Joshua B. Zimmt, Steven M. Holland, Mariko Cappello, David S. Jones, Jisuo Jin, Jon M. Husson, Blair Schoene, Charles Mitchell, Michael Melchin, Seth Finnegan, André Desrochers

Anticosti Island, Canada, has long been recognized as an exceptional Ordovician–Silurian boundary succession with the potential to serve as one of the best records of climatic, oceanographic, and biological events associated with the Late Ordovician mass extinction. However, differing interpretations as to the position of the Hirnantian Stage within the stratigraphic succession due to the paucity of diagnostic graptolites, the apparent absence of a typical Hirnantia fauna within the Upper Ordovician Ellis Bay Formation, and lateral facies variability among outcrops has hindered the study of the Ordovician–Silurian boundary on the island, particularly in the eastern half of the outcrop belt. Definitively identifying the stratigraphic position of the Hirnantian Stage within the succession is therefore critical for understanding this classic Ordovician–Silurian boundary section, as well as for the integration of data from Anticosti into our global understanding of the Late Ordovician mass extinction.

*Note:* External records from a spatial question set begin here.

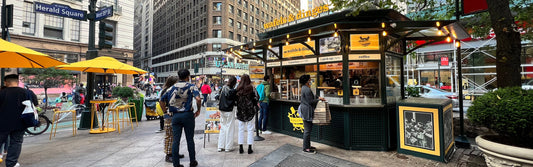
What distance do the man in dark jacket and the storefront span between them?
490 cm

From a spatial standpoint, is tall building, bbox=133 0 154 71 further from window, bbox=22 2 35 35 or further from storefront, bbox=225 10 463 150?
storefront, bbox=225 10 463 150

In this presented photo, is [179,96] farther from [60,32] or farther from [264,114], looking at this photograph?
[60,32]

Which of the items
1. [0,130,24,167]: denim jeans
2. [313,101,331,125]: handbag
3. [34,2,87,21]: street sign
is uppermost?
[34,2,87,21]: street sign

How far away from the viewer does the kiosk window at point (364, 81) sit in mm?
5348

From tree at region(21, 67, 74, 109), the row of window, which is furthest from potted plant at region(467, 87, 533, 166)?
the row of window

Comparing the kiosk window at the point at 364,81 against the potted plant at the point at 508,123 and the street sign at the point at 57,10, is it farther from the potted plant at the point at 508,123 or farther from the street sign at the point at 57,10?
the street sign at the point at 57,10

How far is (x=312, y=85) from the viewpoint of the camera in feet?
21.9

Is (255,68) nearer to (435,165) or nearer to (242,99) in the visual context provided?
(242,99)

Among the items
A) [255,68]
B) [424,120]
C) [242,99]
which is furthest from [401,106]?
[255,68]

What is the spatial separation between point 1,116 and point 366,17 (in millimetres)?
7436

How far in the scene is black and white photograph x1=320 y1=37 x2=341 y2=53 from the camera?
18.2ft

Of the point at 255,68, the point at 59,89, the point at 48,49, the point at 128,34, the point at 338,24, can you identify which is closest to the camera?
the point at 338,24

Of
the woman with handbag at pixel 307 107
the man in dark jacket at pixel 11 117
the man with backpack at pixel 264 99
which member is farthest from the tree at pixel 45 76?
the woman with handbag at pixel 307 107

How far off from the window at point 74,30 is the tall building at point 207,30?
1665 cm
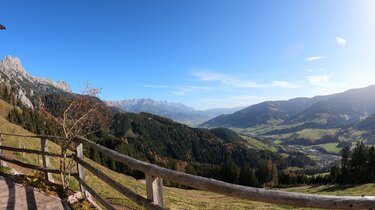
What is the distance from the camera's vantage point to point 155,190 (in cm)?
557

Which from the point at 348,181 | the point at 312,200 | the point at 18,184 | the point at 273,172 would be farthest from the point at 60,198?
the point at 273,172

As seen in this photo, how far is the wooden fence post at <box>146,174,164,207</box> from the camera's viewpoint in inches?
216

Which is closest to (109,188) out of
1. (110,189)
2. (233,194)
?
(110,189)

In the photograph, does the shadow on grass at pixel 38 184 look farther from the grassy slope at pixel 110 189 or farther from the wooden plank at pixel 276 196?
the wooden plank at pixel 276 196

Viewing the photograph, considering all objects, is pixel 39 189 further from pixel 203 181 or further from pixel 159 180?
pixel 203 181

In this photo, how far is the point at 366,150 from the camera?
3708 inches

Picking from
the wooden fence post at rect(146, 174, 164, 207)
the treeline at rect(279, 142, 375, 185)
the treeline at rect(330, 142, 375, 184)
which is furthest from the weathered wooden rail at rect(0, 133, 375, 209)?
the treeline at rect(330, 142, 375, 184)

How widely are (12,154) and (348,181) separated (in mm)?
100101

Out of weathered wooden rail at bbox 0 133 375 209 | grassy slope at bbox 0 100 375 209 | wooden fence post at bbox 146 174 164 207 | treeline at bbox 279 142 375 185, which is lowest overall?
treeline at bbox 279 142 375 185

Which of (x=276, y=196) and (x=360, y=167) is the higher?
(x=276, y=196)

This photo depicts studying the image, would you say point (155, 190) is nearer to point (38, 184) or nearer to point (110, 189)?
point (38, 184)

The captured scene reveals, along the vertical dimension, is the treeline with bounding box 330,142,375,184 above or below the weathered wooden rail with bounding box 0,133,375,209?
below

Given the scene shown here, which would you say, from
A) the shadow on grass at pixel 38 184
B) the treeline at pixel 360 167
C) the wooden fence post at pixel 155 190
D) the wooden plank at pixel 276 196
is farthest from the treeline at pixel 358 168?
the wooden plank at pixel 276 196

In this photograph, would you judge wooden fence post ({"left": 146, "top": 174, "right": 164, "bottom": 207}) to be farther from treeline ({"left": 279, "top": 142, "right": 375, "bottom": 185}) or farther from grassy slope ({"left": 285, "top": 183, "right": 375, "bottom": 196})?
treeline ({"left": 279, "top": 142, "right": 375, "bottom": 185})
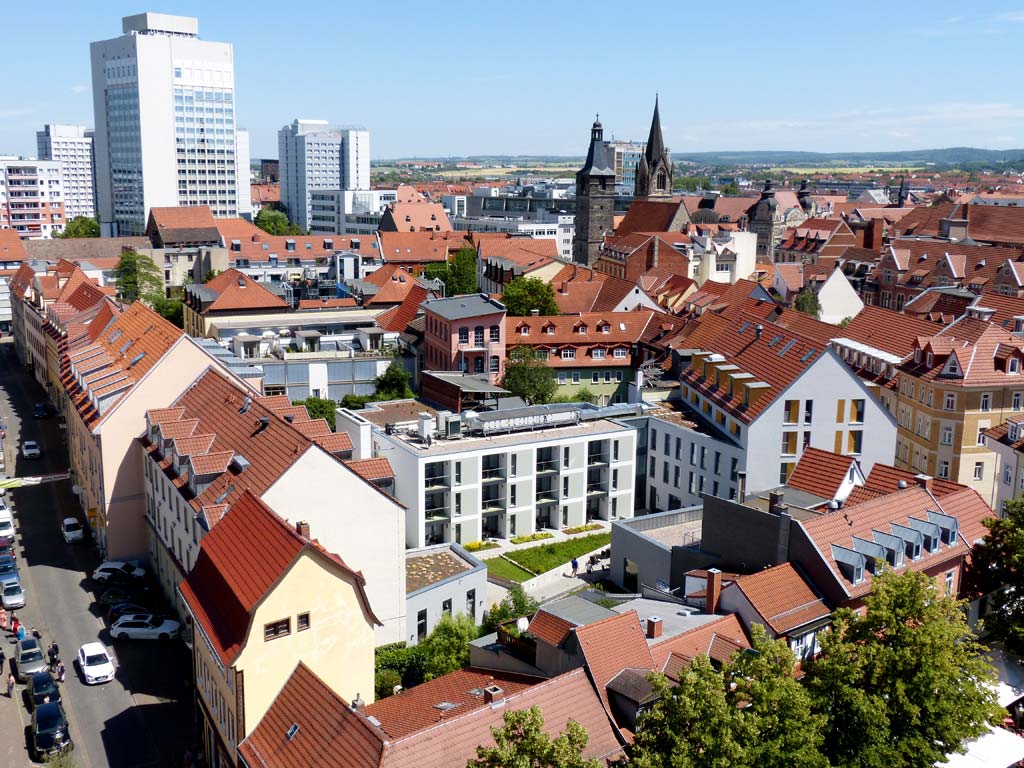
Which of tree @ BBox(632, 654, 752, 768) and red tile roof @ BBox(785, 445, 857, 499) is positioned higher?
red tile roof @ BBox(785, 445, 857, 499)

Here, we take an integrative approach to studying the Ellis Bay and lowermost Becscie formations, combining new paleobiological, geochemical, radiometric, and sequence stratigraphic constraints from ongoing fieldwork with existing biostratigraphic, geochemical, and palynological studies in the context of newly measured stratigraphic sections. These formations record six depositional sequences bounded by regionally traceable but subtle unconformities, often mantled by thin siliciclastic veneers reworked into transgressive lag facies. Many of these unconformities have gone unrecognized despite more than a century of work at certain localities. Furthermore, despite previous controversy, multiple lines of evidence favor a Hirnantian age for the entire Ellis Bay and lowermost Becscie formations, including newly recognized occurrences of Hirnantia and Hindella in the lower Ellis Bay Formation, a two-phased positive carbon isotope excursion, with the second phase reaching ~6‰ in the Laframboise Member of the Ellis Bay Formation, and a U-Pb TIMS age of 443.61 ± 0.52 Ma from zircons in a bentonite from the mid-Ellis Bay Formation. While graptolite and conodont biostratigraphy support this age model, determination based on chitinozoan biozonation is more equivocal but may be controlled by facies preferences. Conodont, brachiopod, and chemostratigraphic data additionally suggest that the Hirnantian Stage may extend slightly into the lower Becscie Formation on the western end of Anticosti and well into the lower Becscie Formation in the eastern part of Anticosti. 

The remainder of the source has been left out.